WTI crude oil prices fell by 0.8% on Friday to hit $69.4 per barrel, on concerns that ongoing trade tensions, especially between the US and key trading partners, could trigger a global recession. Despite this, oil prices recorded their third consecutive weekly gain, helped by US sanctions against Venezuela and Iran. The US crude stockpile data showed a 3.3 million barrel decline, indicating continued strong demand. The OPEC+ group, led by Saudi Arabia and Russia, will begin a gradual increase in production in April, and reports suggest the group is likely to continue raising output in May.

Asian markets were mostly down last week. Japan’s Nikkei 225 (JP225) was down 1.91%, China’s FTSE China A50 (CHA50) fell by 0.32%, Hong Kong’s Hang Seng (HK50) lost 1.36%, and Australia’s ASX 200 (AU200) was positive 0.16%. The Nikkei 225 Index (JP225) fell nearly 4% on Monday to its lowest level in six months, as investors reacted to weakness on Wall Street and prepared for new US tariffs that will take effect this week. President Donald Trump is set to impose 25% tariffs on imported cars, a major blow to Japan’s key auto export sector, and outlined plans for retaliatory trade duties. Domestically, investors digested mixed economic data, with industrial production in February beating expectations and retail sales falling short of projections. All sectors declined, with sharp losses in the technology, consumer discretionary, and industrial sectors.

South Korea, China, and Japan held their first economic dialogue in five years on Sunday, seeking to promote regional trade as the three Asian export powers suffer from tariffs imposed by US President Donald Trump. The dialogue aims to strengthen the implementation of the RCEP, in which all three countries are participating, and create a framework for enhanced trade cooperation among the three countries.
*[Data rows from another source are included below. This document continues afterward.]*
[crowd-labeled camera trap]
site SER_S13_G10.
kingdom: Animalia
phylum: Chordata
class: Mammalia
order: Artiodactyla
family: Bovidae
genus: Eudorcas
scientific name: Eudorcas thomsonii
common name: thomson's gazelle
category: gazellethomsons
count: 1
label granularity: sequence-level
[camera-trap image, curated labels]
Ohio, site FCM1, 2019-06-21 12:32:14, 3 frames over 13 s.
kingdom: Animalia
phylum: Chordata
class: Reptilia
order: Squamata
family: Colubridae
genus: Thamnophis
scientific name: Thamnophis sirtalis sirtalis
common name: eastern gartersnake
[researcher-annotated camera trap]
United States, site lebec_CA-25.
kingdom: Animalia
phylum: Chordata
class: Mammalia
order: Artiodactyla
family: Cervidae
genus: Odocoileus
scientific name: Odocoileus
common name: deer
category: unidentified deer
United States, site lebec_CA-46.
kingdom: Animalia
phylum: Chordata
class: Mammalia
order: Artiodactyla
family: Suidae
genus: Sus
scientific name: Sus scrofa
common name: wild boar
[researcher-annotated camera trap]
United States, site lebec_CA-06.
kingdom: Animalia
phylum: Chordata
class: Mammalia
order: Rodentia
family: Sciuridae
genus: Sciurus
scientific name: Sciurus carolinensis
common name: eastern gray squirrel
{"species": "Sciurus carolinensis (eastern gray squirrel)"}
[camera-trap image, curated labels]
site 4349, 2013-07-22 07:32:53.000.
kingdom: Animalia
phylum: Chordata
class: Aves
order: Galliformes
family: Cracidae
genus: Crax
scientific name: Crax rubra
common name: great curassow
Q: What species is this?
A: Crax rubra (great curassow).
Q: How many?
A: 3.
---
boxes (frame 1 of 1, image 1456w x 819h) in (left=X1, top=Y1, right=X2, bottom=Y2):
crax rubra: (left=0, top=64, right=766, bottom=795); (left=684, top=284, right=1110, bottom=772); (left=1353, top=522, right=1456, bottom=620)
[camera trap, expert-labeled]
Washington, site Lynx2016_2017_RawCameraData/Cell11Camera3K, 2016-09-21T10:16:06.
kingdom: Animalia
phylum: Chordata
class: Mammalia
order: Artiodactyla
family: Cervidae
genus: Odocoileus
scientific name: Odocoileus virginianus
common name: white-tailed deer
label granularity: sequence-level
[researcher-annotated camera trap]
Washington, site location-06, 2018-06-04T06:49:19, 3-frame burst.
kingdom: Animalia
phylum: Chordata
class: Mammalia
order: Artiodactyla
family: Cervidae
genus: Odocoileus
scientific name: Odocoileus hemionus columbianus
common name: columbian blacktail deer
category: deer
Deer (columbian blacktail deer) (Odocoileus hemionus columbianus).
S&P 500 (US500) 5,580.94 −112.37 (−1.97%)

Dow Jones (US30) 41,583.90 −715.80 (−1.69%)

DAX (DE40) 22,461.52 −217.22 (−0.96%)

FTSE 100 (UK100) 8,658.85 −7.27 (−0.08%)

USD Index 104.01 −0.32 (−0.31%)

News feed for: 2025.03.31

  • Japan Industrial Production (m/m) at 02:50 (GMT+3);
  • Japan Retail Sales (m/m) at 02:50 (GMT+3);
  • China Manufacturing PMI (m/m) at 04:30 (GMT+3);
  • China Non-Manufacturing PMI (m/m) at 04:30 (GMT+3);
  • German Retail Sales (m/m) at 09:00 (GMT+3);
  • German Consumer Price Index (m/m) at 15:00 (GMT+3);
  • US Chicago PMI (m/m) at 16:45 (GMT+3).

By JustMarkets

 

This article reflects a personal opinion and should not be interpreted as an investment advice, and/or offer, and/or a persistent request for carrying out financial transactions, and/or a guarantee, and/or a forecast of future events.